Compact Language Models via Pruning and Knowledge Distillation
Saurav Muralidharan, Sharath Turuvekere Sreenivas, Raviraj Joshi, Marcin Chochowski, Mostofa Patwary, Mohammad Shoeybi, Bryan Catanzaro, Jan Kautz, Pavlo Molchanov
2024-07-23

Summary
This paper discusses a new method for making large language models (LLMs) smaller and more efficient through techniques called pruning and knowledge distillation. The goal is to reduce the amount of data and computing power needed while maintaining performance.
What's the problem?
Training large language models from scratch can be very resource-intensive, requiring a lot of computing power and time. This makes it difficult to create different sizes of models for various applications. Additionally, existing methods for compressing these models often involve retraining them completely, which is not efficient.
What's the solution?
The authors propose a method that involves pruning existing LLMs and then retraining them using only a small fraction (less than 3%) of the original training data. They develop a set of best practices for compressing models by adjusting their structure (depth, width, attention mechanisms) and using knowledge distillation to retain important information. Their approach allows them to create smaller models (like 8B and 4B) from a larger pretrained model (15B) while needing significantly less training data and reducing costs by about 1.8 times. Their new models, called Minitron, perform well on various tasks and even outperform some state-of-the-art compression techniques.
Why it matters?

Dataset entries
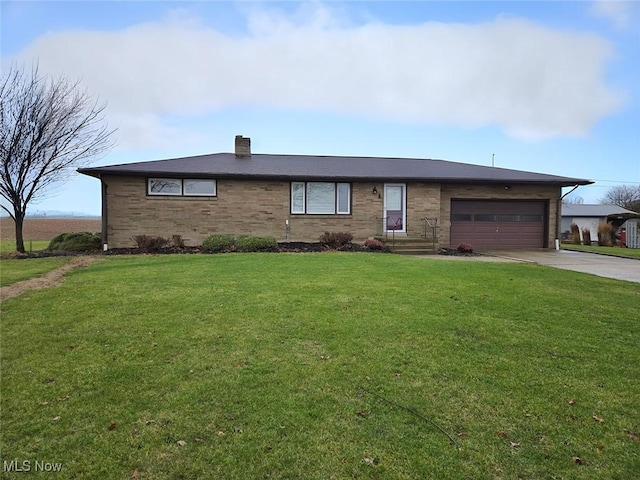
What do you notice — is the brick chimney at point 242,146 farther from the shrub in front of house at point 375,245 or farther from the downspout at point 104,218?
the shrub in front of house at point 375,245

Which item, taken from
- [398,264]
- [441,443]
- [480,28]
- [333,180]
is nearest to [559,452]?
[441,443]

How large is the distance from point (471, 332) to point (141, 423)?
3884 millimetres

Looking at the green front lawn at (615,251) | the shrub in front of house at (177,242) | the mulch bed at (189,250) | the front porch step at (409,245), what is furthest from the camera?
the green front lawn at (615,251)

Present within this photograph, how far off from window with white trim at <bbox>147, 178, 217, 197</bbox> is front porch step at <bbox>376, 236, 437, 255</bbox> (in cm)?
724

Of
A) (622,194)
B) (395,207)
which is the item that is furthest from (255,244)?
(622,194)

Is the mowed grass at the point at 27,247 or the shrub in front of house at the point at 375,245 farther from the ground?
the shrub in front of house at the point at 375,245

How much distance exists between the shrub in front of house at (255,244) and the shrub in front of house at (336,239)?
213cm

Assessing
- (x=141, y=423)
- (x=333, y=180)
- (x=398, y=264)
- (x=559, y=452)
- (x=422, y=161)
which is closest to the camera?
(x=559, y=452)

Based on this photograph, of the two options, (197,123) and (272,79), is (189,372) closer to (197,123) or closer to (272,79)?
(272,79)

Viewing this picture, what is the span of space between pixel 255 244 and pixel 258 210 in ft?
8.15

WORK INSTRUCTION 1
In the paper summary, what fraction of the original training data is used to retrain the pruned models?
WORK INSTRUCTION 2
Return the passage of the paper summary from "Compact Language Models" up to and including "is not efficient.", copied word for word.

TASK SOLUTION 1
Less than 3%.

TASK SOLUTION 2
Compact Language Models via Pruning and Knowledge Distillation
Saurav Muralidharan, Sharath Turuvekere Sreenivas, Raviraj Joshi, Marcin Chochowski, Mostofa Patwary, Mohammad Shoeybi, Bryan Catanzaro, Jan Kautz, Pavlo Molchanov
2024-07-23

Summary
This paper discusses a new method for making large language models (LLMs) smaller and more efficient through techniques called pruning and knowledge distillation. The goal is to reduce the amount of data and computing power needed while maintaining performance.
What's the problem?
Training large language models from scratch can be very resource-intensive, requiring a lot of computing power and time. This makes it difficult to create different sizes of models for various applications. Additionally, existing methods for compressing these models often involve retraining them completely, which is not efficient.